Fusion "Breakthrough" at NIF? Uh, Not Really …

As usual the news agencies have run off half cocked screaming "Breakthrough!"....when in reality it was only a small step forward in a long journey that has really just begun....

"One requirement for ignition is that energy output should exceed the energy input from the laser, i.e., that gain (output divided by input) should be greater than 1. NIF's laser input of 1.8 MJ is roughly the same as the kinetic energy of a 2-tonne truck traveling at 160 km/h (100 miles/h). The output of the reaction-14 kJ-is equivalent to the kinetic energy of a baseball traveling at half that speed. Numerically speaking, the gain is 0.0077. The experiment "is a good and necessary step, but there is a long way to go before you have energy for mankind," Campbell says."

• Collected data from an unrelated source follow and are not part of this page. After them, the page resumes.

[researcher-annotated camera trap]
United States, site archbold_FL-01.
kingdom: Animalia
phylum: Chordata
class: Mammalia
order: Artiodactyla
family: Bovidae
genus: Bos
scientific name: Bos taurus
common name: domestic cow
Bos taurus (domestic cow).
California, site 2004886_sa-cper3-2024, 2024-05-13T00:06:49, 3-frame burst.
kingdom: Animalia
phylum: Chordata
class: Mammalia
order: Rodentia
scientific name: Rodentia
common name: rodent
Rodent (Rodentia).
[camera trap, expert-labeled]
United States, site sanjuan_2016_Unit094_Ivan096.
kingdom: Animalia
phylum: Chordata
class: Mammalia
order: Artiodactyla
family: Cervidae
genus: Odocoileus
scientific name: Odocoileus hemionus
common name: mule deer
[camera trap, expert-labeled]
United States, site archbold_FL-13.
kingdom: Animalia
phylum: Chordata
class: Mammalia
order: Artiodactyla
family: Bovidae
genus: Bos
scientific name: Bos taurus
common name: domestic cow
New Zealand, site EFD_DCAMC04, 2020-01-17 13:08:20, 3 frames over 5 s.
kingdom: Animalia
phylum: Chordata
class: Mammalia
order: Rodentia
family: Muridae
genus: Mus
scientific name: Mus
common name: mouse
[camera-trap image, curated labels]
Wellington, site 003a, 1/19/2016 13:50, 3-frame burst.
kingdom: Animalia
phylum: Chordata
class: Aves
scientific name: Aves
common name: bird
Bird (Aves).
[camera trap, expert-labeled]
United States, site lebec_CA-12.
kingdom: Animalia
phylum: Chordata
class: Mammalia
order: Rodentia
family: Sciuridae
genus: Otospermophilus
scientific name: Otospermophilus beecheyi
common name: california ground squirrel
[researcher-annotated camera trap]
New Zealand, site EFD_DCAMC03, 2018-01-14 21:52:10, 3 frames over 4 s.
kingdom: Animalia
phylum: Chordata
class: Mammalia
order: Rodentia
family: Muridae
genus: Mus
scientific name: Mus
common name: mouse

"For fusion experiments, NIF directs 192 laser beams from all directions at the fusion target in a pulse that carries 1.8 million joules (MJ) of energy. The outer part of the target is a tiny metal can the size of a pencil eraser, called a hohlraum, at the center of which sits a plastic sphere smaller than a peppercorn containing frozen fusion fuel-a mixture of the hydrogen isotopes deuterium and tritium, known as DT. The ultraviolet beams are fired into the hohlraum through holes at each end but not directly at the fuel capsule. Instead they hit the inner walls of the hohlraum, heating it so much that it emits a pulse of x-rays. The x-rays cause the plastic capsule to explode, driving the fuel inward toward its center.

If all goes according to plan, the fuel-compressed to 100 times the density of lead-will ignite a fusion reaction, but the laser-driven implosion does not provide enough energy to burn all the DT fuel. Some energy from the fusion reactions is needed to keep the burn going. DT fusion reactions produce two products: helium nuclei (aka alpha particles), which carry 20% of the reaction energy as kinetic energy; and neutrons, which carry the rest. For fusion to work as an energy source, the alpha particles must efficiently heat up the fuel to keep the reaction running."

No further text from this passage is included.